# non-separable assignments of the vertices of a hypercube

I have a question regarding exercise 14.17 in An Introduction to Information Retrieval by Manning et al.

The problem is:

"Assuming two classes, show that the percentage of non-separable assignments of the vertices of a hypercube decreases with dimensionality M for M > 1. For example, for M = 1 the proportion of non-separable assignments is 0, for M = 2, it is 2/16. Solve the exercise either analytically or by simulation."

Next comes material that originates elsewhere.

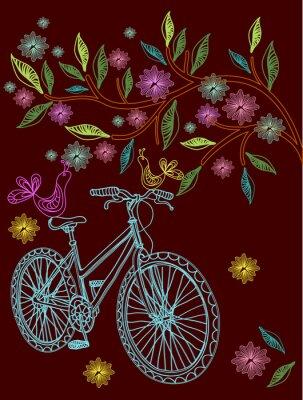 Красивый фон с дерева и велосипеде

The total number of assignments of vertices of an N-dimensional hypercube is: $$2^{(2^N)}$$

And as I found in here the number of separable assignments is O($$2^{(N^2)}$$). So the percentage of non-separable assignments is increasing with N (which is the opposite of what is said in the exercise).

What am I missing here?

• I agree, this seems incorrect. – Ben Reiniger Jun 19 '19 at 21:36

Let $$s(n)$$ denote the number of separable sets in the $$n$$-cube. Let $$Q_0, Q_1$$ denote the subcubes of one smaller dimension, with say last coordinates equal to 0, 1 respectively. The key fact is that any separable set of the whole cube intersects with each of $$Q_0, Q_1$$ in separable sets. (The separating hyperplane intersects the codimension-1 spaces to form separating hyperplanes.) So $$s(n)\leq [s(n-1)]^2.$$
Now the proportion $$r(n)$$ satisfies $$r(n)= \frac{s(n)}{2^{2^n}}\leq \frac{[s(n-1)]^2}{(2^{2^{n-1}})^2}= [r(n-1)]^2< r(n-1),$$ where the last inequality holds because $$r(n-1)<1$$ for $$n>2$$.